Last one, I promise: “Developer Workflow”.

Developer workflows are structured processes that guide the way code is written, reviewed, tested, and deployed.

Think of it like your favorite coffee shop — they don’t grind beans, heat water, or guess the recipe every time.
It’s your favorite — cause the coffee tastes great, every. Single. TIME.
There’s a clear process, so every cup comes out consistent, fast, and without surprises. We want the same for our code.

Developer Workflow challenges

Congrats! Imagine you are on the PE team that is responsible for Developer Workflows.
Here are some of the challenges you will face:

Lack of Standardization

Inconsistent practices across teams.

Everyone in the office making coffee their own weird way — some use a french press, some use filter coffee and one guy just boils his beans in a freakin’ pot. Chaos. No consistency. No efficiency. Just bad coffee for all. Unacceptable!

Difficulty maintaining Best Practices

Challenges in enforcing coding standards.

A coffee shop where baristas ignore the recipe!!!
— one makes espresso too weak, another burns the milk, and someone adds salt instead of sugar. YIKES.
Without rules, every cup is a random experiment.

Complex onboarding Processes

New developers struggle to understand existing workflows.

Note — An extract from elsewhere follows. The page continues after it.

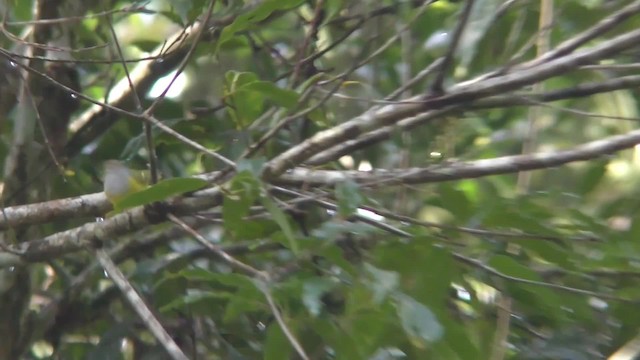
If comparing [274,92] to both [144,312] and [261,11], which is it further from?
[144,312]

Your favorite coffeeshop just hired a new barista but gave him no training — he stares at the coffee machine, presses random buttns, spills the milk everywhere and finally tells you: “Can you come back tomorrow?”. Disappointment…

Inefficient Code Reviews

Time-consuming processes hinder productivity.

Imagine it’s monday and you really need that coffee. Now you see a barely moving line with a single overworked barista — orders pile up, you are waiting more than ever and by the time you get your coffee…it’s cold.
The week is over before it began.

Security and compliance concerns

Ensuring code adheres to necessary regulations.

Your favorite coffee shop is not doing any health inspections — you see them using expired milk, skipping handwashing…not your favorite anymore, is it?

So how can you deal with those challenges?

Artificial Intelligence to the rescue. There, I said it.

Don’t get me wrong, yes AI can be really overhyped nowadays— but LLMs are absolutely amazing at solving many of these challenges for us.
I myself am using it daily. For everything. I am fanboy like that.

The reasoning capabilities are getting better and better and considering that you can provide extensive knowledge bases and use tooling like online search— AI is becoming my biggest ally (and probably enemy…but I will let future David deal with that).

The Case for GitHub Copilot

GitHub Copilot is your AI pair programmer right inside VS Code.
What I truly love about it, is that Copilot has direct access to my local workspace and all extensions inside VS Code.
Furthermore it has access to the editor and can provide code suggestions, as well as reason about the beautiful code I am working with.
(Of course my code is always state of the art…Not. Ever. But it works.)

The perfect AI companion.
However it does lack in charm compared to Clippy.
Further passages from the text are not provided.